Same. WSL1 was ambitious, wild, and incredibly impressive despite the flaws that eventually convinced Microsoft to start over with WSL2.

> WSL2 is just a VM, yes, I totally agree -- but a much better-integrated one than most non-techies could ever hope to achieve, and still better than most techies could achieve unless they really knew their stuff and they were competent in both of 2 different OSes.

Agreed! WSL2 has a very impressive OOTB experience in terms of getting you from nothing to a VM that you can use. It would be a lot of work to set up comparable integrations yourself.

> My personal impression is that it's an attempt at the classic MICROS~1 "embrace and extend" manoeuvre on Linux.

Unfortunately I can't disagree. People seem to think that MICROS~1 is dead, but as far as I can tell they're in a very similar monopoly position with more or less the same interests now as they've ever had.

> No, I've never tried the Mac tools you mention, and I don't own a Yubikey or anything like it.

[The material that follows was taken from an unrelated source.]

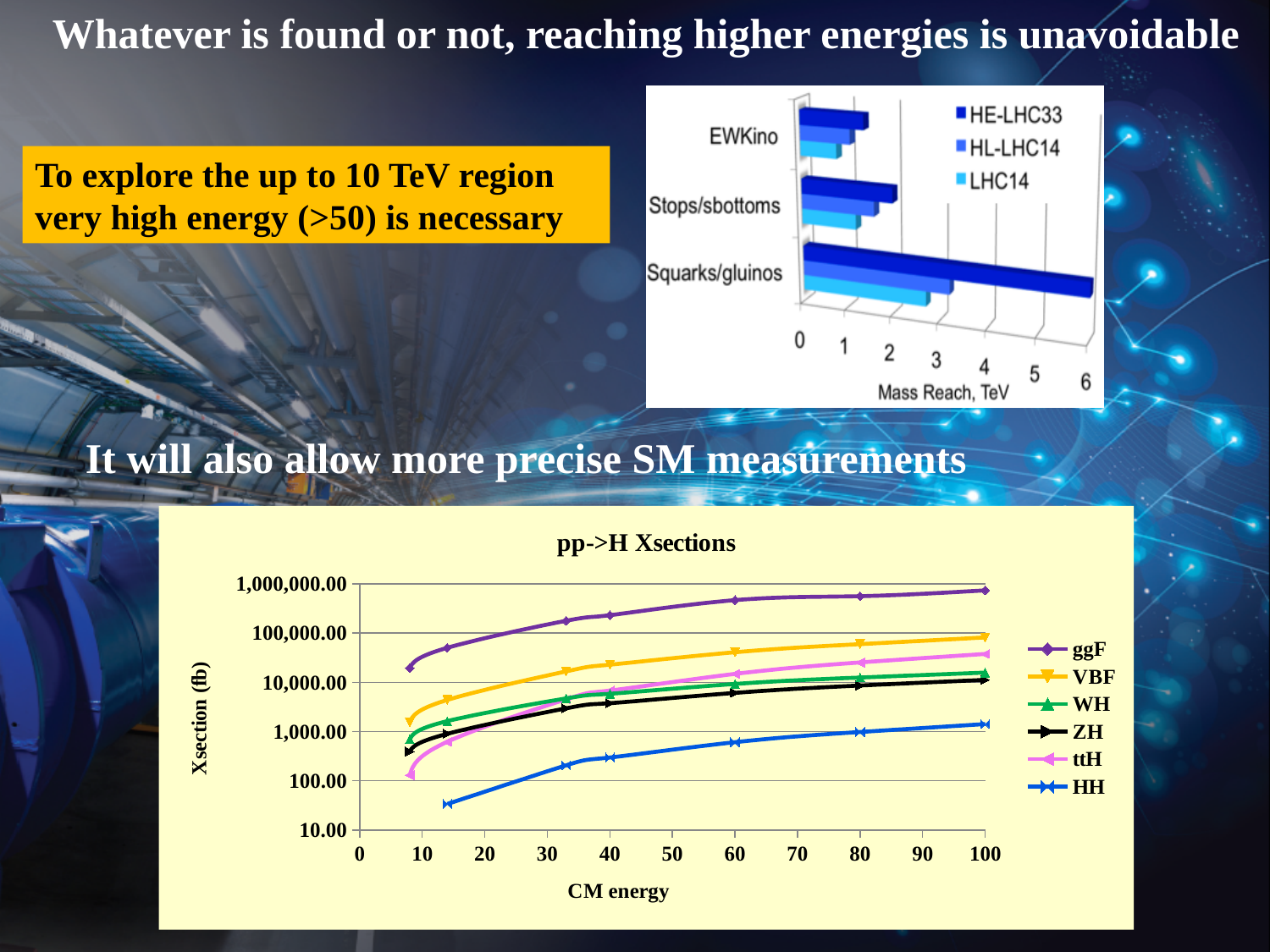
In the Mass Reach chart at the top right, which category has the shortest bars? EWKino In the Mass Reach chart at the top right, which category has the longest bar? Squarks/gluinos In the pp->H Xsections chart, do the cross sections rise or fall as CM energy increases? rise In the pp->H Xsections chart, is the ggF value at 100 CM energy greater or less than 1,000,000.00? less In the pp->H Xsections chart, which series has the highest cross section across the whole CM energy range? ggF In the pp->H Xsections chart, how many series does the legend list? 6 In the Mass Reach chart at the top right, is the LHC14 value for Squarks/gluinos greater or less than 2 TeV? greater What kind of chart is the Mass Reach chart at the top right? bar chart In the Mass Reach chart at the top right, how many categories are shown? 3 In the Mass Reach chart at the top right, how many series does the legend list? 3 In the pp->H Xsections chart, which series has the lowest cross section? HH In the Mass Reach chart at the top right, is the HE-LHC33 value for Squarks/gluinos greater or less than 5 TeV? greater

I try new distros almost daily on my Mac but I have no need of any integration -- I am not a developer. I review distros sometimes, though, and occasionally things like hypervisors:

In that case, Orbstack and Lima might be tools worth your writing, the same way hypervisors and virtualization apps are! They're attempting to be WSL2-alikes but they don't use their own hypervisors (Lima supports qemu and Apple's virtualization framework, idk about Orbstack.)